Birgita talks to a team of volunteers from Tafe. Photo Jodie Honan.
Ready to go! Photo Jodie Honan.
The disappointments were of course the failure to obtain another geolcoator with a full migration track. This has been hard for the project team, who has worked tirelessly trying to recapture previous years’ birds. The large number of birds caught during the 2017-2018 season attests to the efforts the team has put in, but luck just wasn’t on our side this time. And movement of birds through the site was also greater this season, meaning that proportionally fewer radio-tracker birds remained around Port Fairy. But we consider that the knowledge and insights gained far outweigh these disappointments, and so look forward to new insights from the project.
The next stage of the project includes the compiling, analysing and writing up of the data. Andrew is on the case for the radio tracking analyses, as he nears the end of his field season and begins the next stage of his honours research. The team has another visit to Japan planned for May 2018. And the project is also continuing in Canberra, where a similar but smaller geolocator and radio tracking program is underway. The sighting of one of last year’s birds at Jerrabomberra during spring 2017 gives us hope that we may retrieve at least one geolocator in Canberra during the 2018-2019 catching season.
R2 resighted a year later at Jerrabomberra. Photo Con Boekel.
Two team members out catching at dawn.
Canberra snipe team ready for processing.

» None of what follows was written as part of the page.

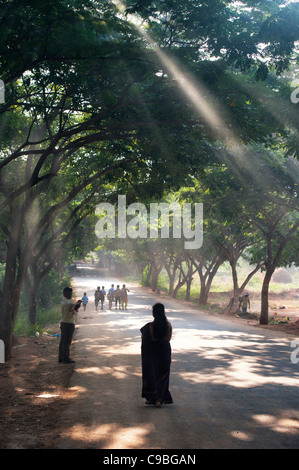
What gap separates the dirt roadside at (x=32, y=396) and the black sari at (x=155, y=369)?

Finally, our other great success has been the SE Australian counts, which is a misnomer really as counts now cover all the eastern states. These have steadily built momentum over the last 2 years and now have input from a large number of people across a wide variety of sites and regions. During the November 2017 count, we had the highest snipe count on record of 550 birds at Robe. This was mind-blowing for the team and the counters, given that our maximum counts have never exceeded 200 during the surveys. On September 23, the count total was 585 birds across 84 sites, and on November 25 we had a whopping 1459 snipe across 90 sites. Absolutely fabulous!
The results of the January 20 count are slowly filtering in, and we hope to have more exciting snipe news to report soon.
Lastly, we farewell Rich Chamberlain from the field work teams. He has made an enormous contribution to the Latham’s Snipe project, and has been critical to the successes and experiences we have enjoyed. He will be greatly missed by the team.
Many thanks once again to all our volunteers, both our dedicated counters and our tireless catch team. What a massive difference you have all made!